私たちは、名字を案外粗末にしているのではなかろうか。

名字は自分の生命のつながりという親祖先からの積み重ねを表すものであるにもかかわらず、まったく無関心であったり、中にはいやな名字だと思っていたりする。

私たちの身体や精神は、自分自身がどこからか材料を仕入れてきてつくったものではなく、親、祖父母、曾祖父母と、代々受け継いで頂いてきたものである。よって名字は自分が勝手につけられず、また法律上も勝手に変えることができない。祖先からの魂と血と、伝統の自覚をうながす貴重なものが、この名字なのである。

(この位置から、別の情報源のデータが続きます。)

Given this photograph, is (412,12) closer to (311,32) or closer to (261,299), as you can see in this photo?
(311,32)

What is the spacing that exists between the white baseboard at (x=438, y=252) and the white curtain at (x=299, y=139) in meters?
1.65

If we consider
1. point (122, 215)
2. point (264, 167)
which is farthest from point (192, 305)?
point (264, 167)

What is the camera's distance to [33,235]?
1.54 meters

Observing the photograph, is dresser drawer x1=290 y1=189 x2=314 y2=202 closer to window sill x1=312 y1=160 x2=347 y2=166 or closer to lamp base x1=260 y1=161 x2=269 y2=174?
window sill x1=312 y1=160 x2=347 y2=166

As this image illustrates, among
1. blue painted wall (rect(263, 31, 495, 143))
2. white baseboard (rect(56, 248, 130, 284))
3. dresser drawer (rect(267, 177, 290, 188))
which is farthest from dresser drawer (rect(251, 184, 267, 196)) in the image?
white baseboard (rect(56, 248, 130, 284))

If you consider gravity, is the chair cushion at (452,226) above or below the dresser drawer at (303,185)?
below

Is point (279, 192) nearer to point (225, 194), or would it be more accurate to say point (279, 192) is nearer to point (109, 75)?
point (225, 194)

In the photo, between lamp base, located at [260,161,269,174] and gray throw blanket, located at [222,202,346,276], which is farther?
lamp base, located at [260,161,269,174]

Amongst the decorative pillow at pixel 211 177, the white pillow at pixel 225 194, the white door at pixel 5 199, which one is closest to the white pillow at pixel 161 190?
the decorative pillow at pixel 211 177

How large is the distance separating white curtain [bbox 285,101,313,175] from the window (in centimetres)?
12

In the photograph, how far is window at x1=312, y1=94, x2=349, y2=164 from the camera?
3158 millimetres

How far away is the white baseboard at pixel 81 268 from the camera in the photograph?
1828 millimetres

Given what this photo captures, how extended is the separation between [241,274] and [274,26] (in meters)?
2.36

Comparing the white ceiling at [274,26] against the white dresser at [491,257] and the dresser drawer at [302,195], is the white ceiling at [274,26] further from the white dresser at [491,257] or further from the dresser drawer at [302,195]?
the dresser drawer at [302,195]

どうしてこのような名字になったのかは、すぐに分かるものと、なかなか分からないものとがある。明治八年にすべての国民に名字をつけよとの布告が出され、あわてて家のまわりに小さな石があったので小石とつけたというものがある。牛や馬がいたので、牛田とか馬場とか、その場で決めてしまったというものもあるという。

 

どうしてそういう名字になったか、わけは分からなくても、それをよいように解釈すれば、生活に支えができる。悪山という人がいて、呼ばれるたびにいやな思いをしていた。しかしある漢学者から「それは自分をへりくだって称したものだ。自分から善人ぶるよりも、はるかによい名字である」と言われて、心がすっきりし、人に対して威張らないよう、高ぶらないよう、迷惑をかけないようつとめてきたところ、次第に信用を増して、事業も栄えるようになった。

陰間という人は、かげの間にいるとは何とゆううつなことだろうとおもしろくなかった。ところがある易者から「陰とは静、柔軟などを意味するので、おだやかに暮らしていると必ず財産をたくわえられる」と聞き、怒らずあわてず、心を落ち着けて働いていたところ、実際にそのようになって驚いたという。

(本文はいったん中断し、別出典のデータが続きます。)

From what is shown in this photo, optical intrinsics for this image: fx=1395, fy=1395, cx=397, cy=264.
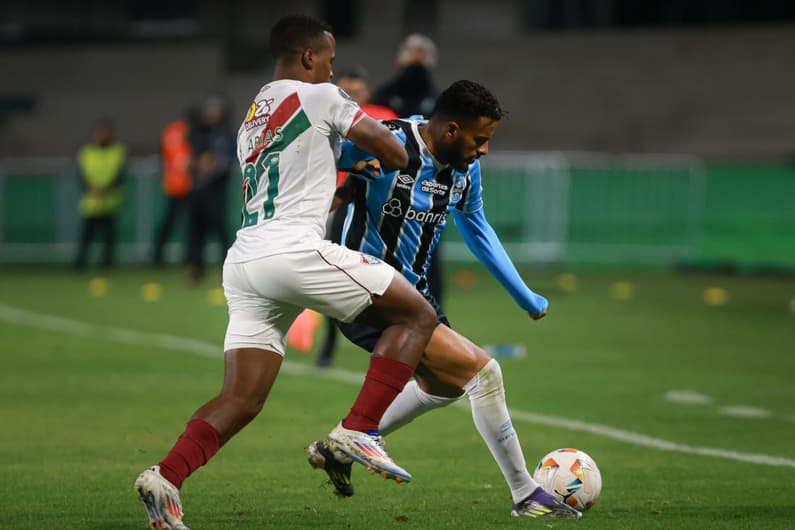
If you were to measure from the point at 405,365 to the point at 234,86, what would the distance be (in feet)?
79.3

こじつけだと非難してはならない。よいように解釈すると、物事はそうなるのである。妙な字のようでも、善意によいように受けて、そのように自覚してゆけば、実生活はそうなるのである。

あまりに姓名がよすぎると、かえって負けてしまい悪くなることがある。よすぎるというのは一方的な言い方だが実際はいい気になり油断したりすることがあるからだ。要は自覚の問題である。養子に入ったり、嫁にいったりして姓が変わると、その家の伝統を受け継ぐ。性格も次第に変わり、健康、不健康の点まで受け継ぐ。そうした家の自覚に立つからである。

ある藤原さんは、自分の祖先は藤原鎌足で、代々続いて支配者であったことが自慢である。何かにつけて古い系図を持ち出して得々と喋る。また始まったと次第に敬遠する人が増えて、ついに孤独で貧しい暮らしに落ちてしまった。これは一種のうぬぼれに依るもので、前にあげた名前負けの例に入るであろう。とにかくまず自分の名字を改めて自覚し直すことである。

(『丸山竹秋選集』より)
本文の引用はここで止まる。